What are you telling your customers about your company11th March 2019
When the pressure is on it’s tempting to talk about the things we think “really matter” and we end up pushing our products and focussing on our price. Of course these things are important but they are unlikely to make the difference. They are certainly unlikely to differentiate ourselves from our competitors.
Instead, take a step back and ask yourself what is it about your company that really does matter to your customers. Instead, tell your customers about your company its financial strength, its strategy, its commitment to markets, its leadership, its innovation.
Your financial strength is what will ensure that you are there when they need you. It may also allow you to offer them better terms than your competitors. Your strategy matters. It is another indicator that you have a future and they are part of it. Talking company strategy is not just for CEOs it’s for salespeople too.
Your customers need to know that you are committed to their sector, to their geography. When did you last tell this directly or are just assuming that they know this? Your company’s people matter to your customers. Your corporate leadership, your management, your specialists are worth money to your customers.
Let’s ensure we are talking more about this asset and getting our best people in front of our customers with compelling messages. And finally we need to talk about the way we innovate. Our customers know the world is changing and they want suppliers who are changing with it maybe even changing before it. Your innovation will underwrite their future.

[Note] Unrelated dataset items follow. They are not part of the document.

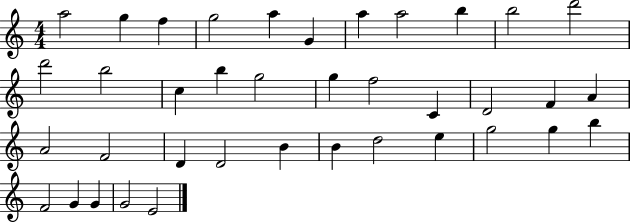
A5/h G5/q F5/q G5/h A5/q G4/q A5/q A5/h B5/q B5/h D6/h D6/h B5/h C5/q B5/q G5/h G5/q F5/h C4/q D4/h F4/q A4/q A4/h F4/h D4/q D4/h B4/q B4/q D5/h E5/q G5/h G5/q B5/q F4/h G4/q G4/q G4/h E4/h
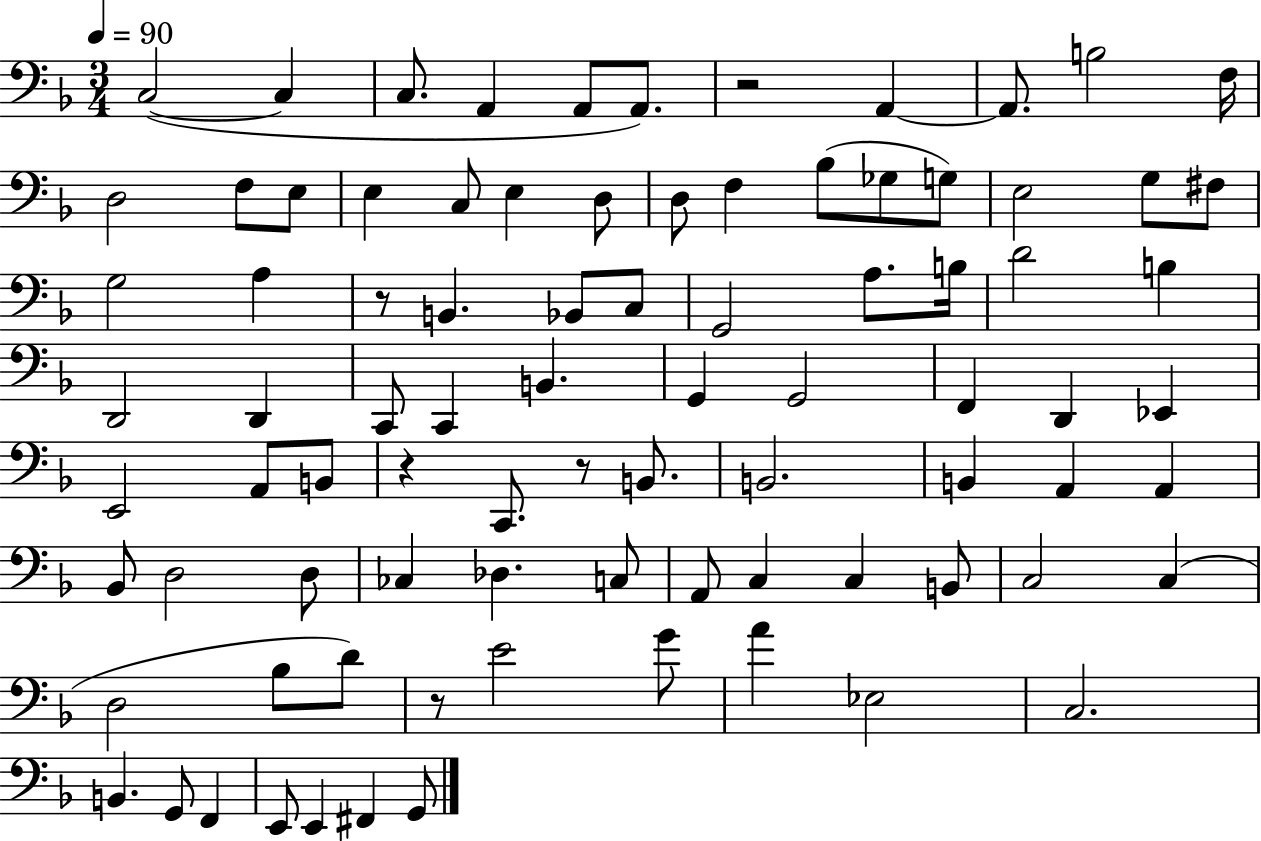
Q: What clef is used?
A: bass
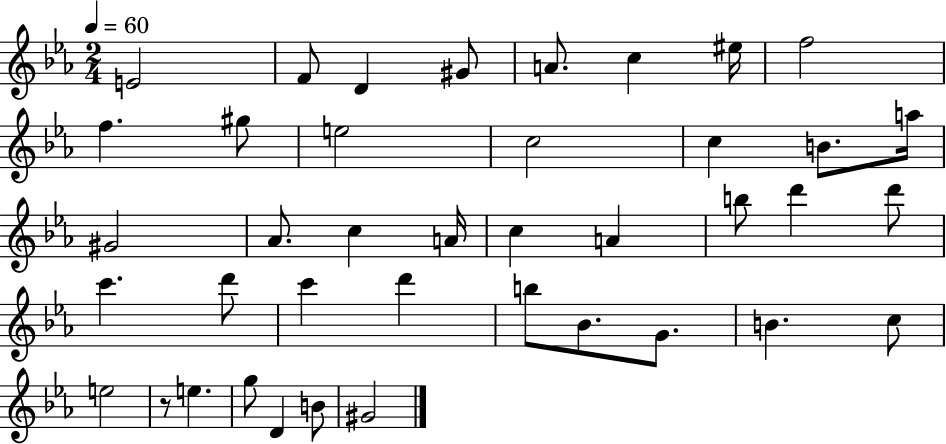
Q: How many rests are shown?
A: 1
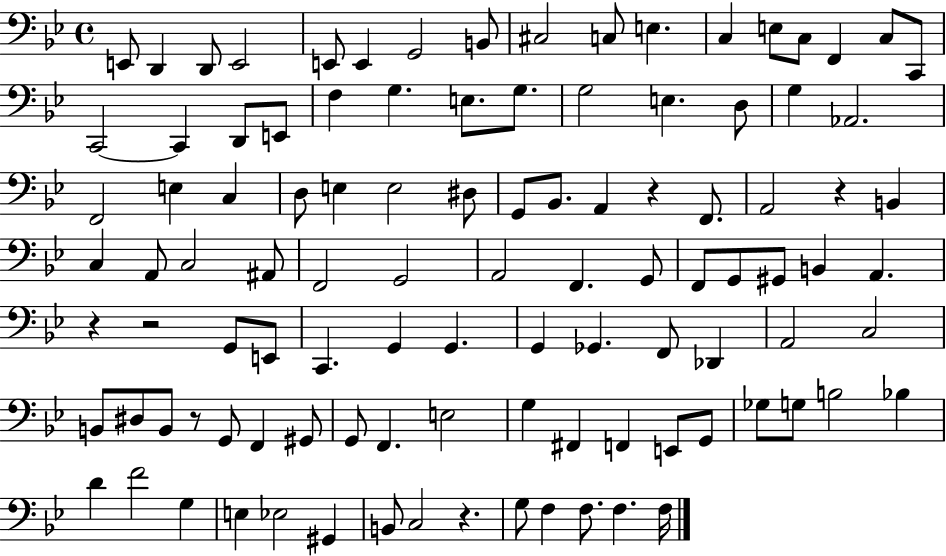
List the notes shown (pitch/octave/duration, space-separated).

E2/e D2/q D2/e E2/h E2/e E2/q G2/h B2/e C#3/h C3/e E3/q. C3/q E3/e C3/e F2/q C3/e C2/e C2/h C2/q D2/e E2/e F3/q G3/q. E3/e. G3/e. G3/h E3/q. D3/e G3/q Ab2/h. F2/h E3/q C3/q D3/e E3/q E3/h D#3/e G2/e Bb2/e. A2/q R/q F2/e. A2/h R/q B2/q C3/q A2/e C3/h A#2/e F2/h G2/h A2/h F2/q. G2/e F2/e G2/e G#2/e B2/q A2/q. R/q R/h G2/e E2/e C2/q. G2/q G2/q. G2/q Gb2/q. F2/e Db2/q A2/h C3/h B2/e D#3/e B2/e R/e G2/e F2/q G#2/e G2/e F2/q. E3/h G3/q F#2/q F2/q E2/e G2/e Gb3/e G3/e B3/h Bb3/q D4/q F4/h G3/q E3/q Eb3/h G#2/q B2/e C3/h R/q. G3/e F3/q F3/e. F3/q. F3/s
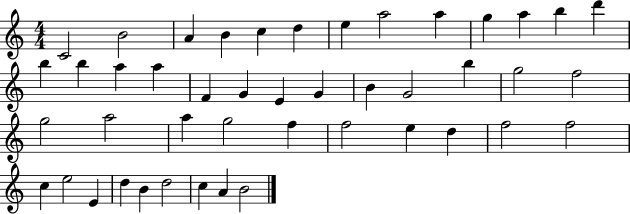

Customers need to know that you have the strength to survive, that you have the financial muscle to fight your way through. They want to know that when they need you you’ll be there. They need to be confident that if they invest in the relationship now (committing to your component, entrusting a major project to you, embarking on a long term programme with you), they won’t have wasted their time and money because you can no longer deliver. That’s why so many RFPs are asking questions about financial strength and exposure to risk. Positive answers in this area can often allow you to defend your price points. If your financial position is one of your competitive strengths then make sure you are communicating this to your customers and prospects.
Talk about your strategy. It’s not enough to have a good product. As a customer I want to know that your company strategy is sound and that it is our aligned to mine. As a customer I want to know that your top management have thought through the risks and have planned a way to manage them.
I want to work with a winner so I need to know that your strategy is robust enough to keep you a winner or make you a winner. Strategy is not just a subject for CEOs. Relationship managers and sales people need to be able to articulate their company’s strategy. Do you know how great the “strategy leakage” is in your business (the difference between what top management know about the strategy and what salespeople are telling your customers).
Research suggests that the typical sales person only understands 65% of the sales strategy and that’s probably a high figure. A third of what sales people are telling your customers about your company may be at best inaccurate and potentially damaging! Less than half of the companies we asked make sure the strategy is communicated to the sales force on a regular and frequent basis. For your strategic accounts consider increasing the contact between your top management (e.g. the account’s executive sponsor) and their top management to convey messages about strategy.
Commitment to their sector
Communicate your commitment to your customer’s sector, geography etc. Clearly this is not about bland, empty protestations. But if a particular country or sector is of core importance to you then make sure the customers in that part of the market know it. It may be obvious to them that you would never withdraw from this or that area but may not be obvious to them. When did you last tell your key customers why they, their sector, their country really matter to your business and that you are committed to it?
Leadership matters. The ability, reputation and experience of your top team matter to your customers. Companies understand that having the right executive directors, non-execs, senior management team and specialists and then communicating this effectively is a vital part of investor relations.
It is an equally important part of relationship management. For your strategic accounts consider increasing the contact between your top management (e.g. the account’s executive sponsor) and their top management specifically to convey messages about strategy. Look for innovative ways to get your best people in front of your customers. Salespeople and relationship managers need to get the message about the quality of your leadership across to customers creatively, convincingly and continuously.
Are your sales people talking about innovation? Your customers know their world is changing and they want suppliers who are changing too. They know that past achievement is not enough for them or for you. They need to hear a message about the way you are innovating. This encourages them that you see a future and are planning for it. It reassures them that you are the kind of organisation that can help them get through today and be ready for tomorrow. This is particularly true with existing relationships.
It is all too easy for relationship managers to focus on today and yesterday how the current contract is performing against its previously agreed Service Level Agreements, concerns about late deliveries or late payments. At the same time your competitors who as yet supply little or nothing to your customer are free to talk about exciting new ideas. You seem boring. They seem innovative.
For your strategic accounts consider increasing the contact between your top management (e.g. the account’s executive sponsor) and their top management specifically to convey messages about your commitment to innovation. Ask yourself what you are doing to get messages about innovation across to your existing customers. After all who is better placed to bring in attractive, relevant new ideas to a customer than you, the supplier who is close to them every day and knows them inside out?
Of course talking about our companies is not enough by itself. But talking more about our companies must be a significant element of a successful sales strategy for challenging times.